That moment when you visit an old af account and go down a rabbit hole ending up on your IRC-Galleria you haven't even looked at for... God knows how many years.

And the dead, random shit profile has had weirdly many visitors in the past few months - excuse me, what? How in the absolute hell have people ended up here?

People still use this site?

Ei, en ymmärrä.

Jesus Christ. Time to private all the old cringe pics.

Durr.Perjantai 26.11.2010 11:00

Has moved to Sweden. Just as a side note.
Sweden, Vagnhärad. Permanently. Here I sit.

UuuuhMaanantai 18.01.2010 19:52

So yeah, major inactivity here. Mainly 'coz I've moved to FB... pretty active there tho.
ANYHOW. I've been in Sweden since 5/12, and yeeah... coming back to Finland 24/1. Makes me rather sad.
Anyway, to the point. Let's share a bit about what has been going on in my life.

So, about a month ago, I was cleaning. I was sitting on the floor, packing stuff, putting stuff away, the usual crap... then I reached for something to my left, not quite sure what it was, I seem to have forgotten... but yes, my hand slips, and it sliiiides, and I slide with it.
BANG; my head hits the corner of the small TV that was on the floor. I sit up, fast as hell, cover my face with my hands, I feel tears welling up in my eyes but I resist; I JUST finished my make-up, not gonna fucking ruin it because of a small bump.
Fredrik jumps up from his chair and comes on the floor with me, and tells me to remove my hands, so that he can see how it looks like, and to know what happened.
So I lower my hands, and as I look at them, first reaction is "well fuck, blood". Yes, blood on my hands, I was first only annoyed; I don't want blood on my forehead. I think it was my forehead.
Fredrik goes "TSSSH AAAH...." and I look up to him and he grabs my shoulders and says in a serious voice that we have to clean it up and call Jonas or something and get to the hospital.
So I get up, and without even realizing it I've already let my tears go. I go to the bathroom, and God, I swear to God that was one of the most scariest moments in my life.
I stare at myself in the mirror, I can't see with my left eye; a swelling as big as a golfball is pushing on my eye and a huge, long wound is open just under my eyebrow.
You have no idea how scary that is. The swelling was SO big. The wound was SO huge. And it kept bleeding and the swelling looked like it was slowly trying to rip the wound more and more open.

TASK ITEM A – According to the blog post, what did the writer's head hit after their hand slipped?
TASK ITEM B – Quote the blog post between "Anyway, to the" and "know what happened.", inclusive.

SOURCE MATERIAL –
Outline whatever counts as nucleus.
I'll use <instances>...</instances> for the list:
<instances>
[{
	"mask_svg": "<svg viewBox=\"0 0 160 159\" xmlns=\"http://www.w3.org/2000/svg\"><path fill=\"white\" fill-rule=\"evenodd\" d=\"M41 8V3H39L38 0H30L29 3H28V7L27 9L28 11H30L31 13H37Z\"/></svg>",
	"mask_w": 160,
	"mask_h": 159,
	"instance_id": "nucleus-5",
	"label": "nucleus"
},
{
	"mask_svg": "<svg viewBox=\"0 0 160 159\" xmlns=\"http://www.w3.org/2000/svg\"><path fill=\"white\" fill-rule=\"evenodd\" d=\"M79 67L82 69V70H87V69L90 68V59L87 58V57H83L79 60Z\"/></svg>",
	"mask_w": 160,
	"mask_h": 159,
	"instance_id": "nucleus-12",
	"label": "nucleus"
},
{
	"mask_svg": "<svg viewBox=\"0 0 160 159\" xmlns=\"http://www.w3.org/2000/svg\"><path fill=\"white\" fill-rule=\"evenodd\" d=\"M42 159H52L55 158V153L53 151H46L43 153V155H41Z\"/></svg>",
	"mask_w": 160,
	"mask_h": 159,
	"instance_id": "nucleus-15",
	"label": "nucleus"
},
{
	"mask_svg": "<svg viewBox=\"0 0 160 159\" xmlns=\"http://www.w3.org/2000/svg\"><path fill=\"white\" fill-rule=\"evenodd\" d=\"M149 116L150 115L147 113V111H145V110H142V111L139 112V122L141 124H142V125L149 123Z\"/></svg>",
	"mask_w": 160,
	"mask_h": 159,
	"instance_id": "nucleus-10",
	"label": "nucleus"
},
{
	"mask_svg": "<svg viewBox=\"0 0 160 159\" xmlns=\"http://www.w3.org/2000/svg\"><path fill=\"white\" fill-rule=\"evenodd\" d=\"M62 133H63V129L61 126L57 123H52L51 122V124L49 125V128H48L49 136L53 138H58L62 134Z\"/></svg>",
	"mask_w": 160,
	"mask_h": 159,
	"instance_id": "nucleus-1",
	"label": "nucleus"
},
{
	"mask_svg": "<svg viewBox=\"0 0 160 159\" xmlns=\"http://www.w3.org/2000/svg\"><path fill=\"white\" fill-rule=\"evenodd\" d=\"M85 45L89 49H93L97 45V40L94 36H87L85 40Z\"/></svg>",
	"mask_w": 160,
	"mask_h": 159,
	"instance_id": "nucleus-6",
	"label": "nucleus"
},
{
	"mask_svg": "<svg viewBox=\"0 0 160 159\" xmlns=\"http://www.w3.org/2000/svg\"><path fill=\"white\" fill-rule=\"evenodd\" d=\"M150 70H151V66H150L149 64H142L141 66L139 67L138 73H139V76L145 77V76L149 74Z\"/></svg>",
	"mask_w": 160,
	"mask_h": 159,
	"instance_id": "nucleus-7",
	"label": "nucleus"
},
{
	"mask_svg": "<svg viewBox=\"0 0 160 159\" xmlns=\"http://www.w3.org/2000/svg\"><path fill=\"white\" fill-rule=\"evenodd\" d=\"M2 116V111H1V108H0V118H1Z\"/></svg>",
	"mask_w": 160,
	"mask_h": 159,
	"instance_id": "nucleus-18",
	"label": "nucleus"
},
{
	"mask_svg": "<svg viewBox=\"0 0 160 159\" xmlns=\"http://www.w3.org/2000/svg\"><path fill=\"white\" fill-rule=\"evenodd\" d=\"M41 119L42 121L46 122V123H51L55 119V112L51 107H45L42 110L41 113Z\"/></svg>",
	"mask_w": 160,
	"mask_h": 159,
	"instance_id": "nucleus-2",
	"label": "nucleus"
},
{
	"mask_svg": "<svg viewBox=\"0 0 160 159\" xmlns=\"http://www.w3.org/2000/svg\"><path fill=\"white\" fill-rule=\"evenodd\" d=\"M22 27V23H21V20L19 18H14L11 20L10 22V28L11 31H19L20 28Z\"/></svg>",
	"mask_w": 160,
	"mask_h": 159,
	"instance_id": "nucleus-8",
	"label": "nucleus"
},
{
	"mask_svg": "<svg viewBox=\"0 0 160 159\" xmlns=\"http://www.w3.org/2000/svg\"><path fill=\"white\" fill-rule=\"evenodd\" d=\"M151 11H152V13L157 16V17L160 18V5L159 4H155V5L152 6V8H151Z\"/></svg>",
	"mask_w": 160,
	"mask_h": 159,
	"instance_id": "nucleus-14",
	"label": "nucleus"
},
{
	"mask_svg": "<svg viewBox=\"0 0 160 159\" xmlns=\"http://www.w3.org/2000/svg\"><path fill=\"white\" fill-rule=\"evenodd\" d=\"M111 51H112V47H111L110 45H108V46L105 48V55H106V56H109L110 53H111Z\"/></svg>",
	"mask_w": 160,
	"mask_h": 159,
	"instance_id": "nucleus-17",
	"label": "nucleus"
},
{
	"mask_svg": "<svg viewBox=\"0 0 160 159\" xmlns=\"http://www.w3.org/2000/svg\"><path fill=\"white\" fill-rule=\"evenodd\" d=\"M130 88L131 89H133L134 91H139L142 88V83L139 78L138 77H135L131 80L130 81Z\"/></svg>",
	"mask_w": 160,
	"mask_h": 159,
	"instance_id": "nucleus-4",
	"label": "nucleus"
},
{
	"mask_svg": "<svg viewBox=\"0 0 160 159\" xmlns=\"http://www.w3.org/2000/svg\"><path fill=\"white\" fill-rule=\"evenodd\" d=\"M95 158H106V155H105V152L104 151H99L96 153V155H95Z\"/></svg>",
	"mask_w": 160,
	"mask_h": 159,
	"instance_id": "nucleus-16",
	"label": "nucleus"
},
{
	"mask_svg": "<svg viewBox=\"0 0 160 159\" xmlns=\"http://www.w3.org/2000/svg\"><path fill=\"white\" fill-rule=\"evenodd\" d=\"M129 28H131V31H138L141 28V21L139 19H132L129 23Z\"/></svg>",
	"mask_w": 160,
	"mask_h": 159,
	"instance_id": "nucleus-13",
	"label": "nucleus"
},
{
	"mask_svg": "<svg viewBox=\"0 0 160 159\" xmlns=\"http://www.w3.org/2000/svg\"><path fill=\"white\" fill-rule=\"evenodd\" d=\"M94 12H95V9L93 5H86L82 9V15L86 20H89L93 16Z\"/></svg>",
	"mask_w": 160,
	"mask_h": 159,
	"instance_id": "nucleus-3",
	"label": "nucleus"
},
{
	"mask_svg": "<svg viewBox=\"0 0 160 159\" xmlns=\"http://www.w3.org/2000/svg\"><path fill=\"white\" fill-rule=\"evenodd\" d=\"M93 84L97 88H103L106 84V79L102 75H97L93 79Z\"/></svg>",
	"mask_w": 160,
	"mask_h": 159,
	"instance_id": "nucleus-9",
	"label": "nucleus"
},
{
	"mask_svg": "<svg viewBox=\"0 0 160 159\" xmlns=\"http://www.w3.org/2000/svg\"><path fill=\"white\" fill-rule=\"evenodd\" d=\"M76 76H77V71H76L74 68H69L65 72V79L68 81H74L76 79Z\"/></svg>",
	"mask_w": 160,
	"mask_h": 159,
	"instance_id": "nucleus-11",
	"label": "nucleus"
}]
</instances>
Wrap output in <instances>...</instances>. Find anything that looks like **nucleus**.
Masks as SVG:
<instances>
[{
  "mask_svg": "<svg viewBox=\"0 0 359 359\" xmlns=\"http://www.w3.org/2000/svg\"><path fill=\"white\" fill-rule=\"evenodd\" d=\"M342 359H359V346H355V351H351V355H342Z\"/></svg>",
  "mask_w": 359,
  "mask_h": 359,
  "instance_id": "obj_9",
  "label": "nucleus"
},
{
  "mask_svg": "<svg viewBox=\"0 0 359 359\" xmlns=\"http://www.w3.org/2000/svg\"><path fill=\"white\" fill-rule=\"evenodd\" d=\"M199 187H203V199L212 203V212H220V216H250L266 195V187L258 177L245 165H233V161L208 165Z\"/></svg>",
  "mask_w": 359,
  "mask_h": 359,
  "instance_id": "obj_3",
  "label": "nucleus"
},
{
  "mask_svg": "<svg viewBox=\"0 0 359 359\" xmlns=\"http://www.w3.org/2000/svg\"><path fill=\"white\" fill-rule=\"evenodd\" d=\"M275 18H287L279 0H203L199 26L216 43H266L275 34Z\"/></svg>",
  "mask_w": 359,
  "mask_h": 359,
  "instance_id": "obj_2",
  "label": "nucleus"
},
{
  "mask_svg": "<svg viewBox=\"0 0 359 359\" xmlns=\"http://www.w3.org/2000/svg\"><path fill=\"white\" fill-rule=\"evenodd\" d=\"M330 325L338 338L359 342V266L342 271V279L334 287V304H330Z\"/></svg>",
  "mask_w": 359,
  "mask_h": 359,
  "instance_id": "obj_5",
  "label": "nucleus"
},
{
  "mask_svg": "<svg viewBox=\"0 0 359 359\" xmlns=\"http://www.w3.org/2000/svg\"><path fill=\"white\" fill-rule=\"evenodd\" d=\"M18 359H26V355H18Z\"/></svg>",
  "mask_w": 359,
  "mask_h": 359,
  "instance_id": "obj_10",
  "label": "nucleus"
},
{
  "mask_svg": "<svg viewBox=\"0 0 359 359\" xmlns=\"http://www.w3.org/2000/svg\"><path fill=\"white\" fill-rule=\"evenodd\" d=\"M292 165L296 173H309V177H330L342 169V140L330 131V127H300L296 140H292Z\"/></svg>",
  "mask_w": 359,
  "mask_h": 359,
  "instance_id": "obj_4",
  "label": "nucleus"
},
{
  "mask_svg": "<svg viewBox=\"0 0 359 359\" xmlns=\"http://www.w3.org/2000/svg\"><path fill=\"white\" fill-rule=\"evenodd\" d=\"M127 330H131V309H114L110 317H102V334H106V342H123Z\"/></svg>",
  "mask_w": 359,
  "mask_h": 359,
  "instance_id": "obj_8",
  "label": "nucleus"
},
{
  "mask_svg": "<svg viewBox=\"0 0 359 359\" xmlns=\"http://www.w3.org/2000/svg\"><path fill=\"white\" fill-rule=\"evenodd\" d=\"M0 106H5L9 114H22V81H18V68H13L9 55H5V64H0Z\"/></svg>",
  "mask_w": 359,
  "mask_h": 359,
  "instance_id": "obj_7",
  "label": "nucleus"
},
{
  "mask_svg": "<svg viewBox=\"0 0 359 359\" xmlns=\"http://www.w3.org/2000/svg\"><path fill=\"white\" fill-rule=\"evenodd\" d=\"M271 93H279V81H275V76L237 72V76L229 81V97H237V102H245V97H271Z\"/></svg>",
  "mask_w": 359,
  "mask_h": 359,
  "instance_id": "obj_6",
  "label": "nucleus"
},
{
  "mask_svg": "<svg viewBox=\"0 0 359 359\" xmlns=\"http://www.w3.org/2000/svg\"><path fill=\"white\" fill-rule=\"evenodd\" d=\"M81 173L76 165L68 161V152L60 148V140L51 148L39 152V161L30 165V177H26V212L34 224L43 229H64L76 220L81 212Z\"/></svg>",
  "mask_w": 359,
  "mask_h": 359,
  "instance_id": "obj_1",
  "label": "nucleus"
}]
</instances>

EXERCISE OUTPUT A – The corner of the small TV that was on the floor.

EXERCISE OUTPUT B –
Anyway, to the point. Let's share a bit about what has been going on in my life.

So, about a month ago, I was cleaning. I was sitting on the floor, packing stuff, putting stuff away, the usual crap... then I reached for something to my left, not quite sure what it was, I seem to have forgotten... but yes, my hand slips, and it sliiiides, and I slide with it.
BANG; my head hits the corner of the small TV that was on the floor. I sit up, fast as hell, cover my face with my hands, I feel tears welling up in my eyes but I resist; I JUST finished my make-up, not gonna fucking ruin it because of a small bump.
Fredrik jumps up from his chair and comes on the floor with me, and tells me to remove my hands, so that he can see how it looks like, and to know what happened.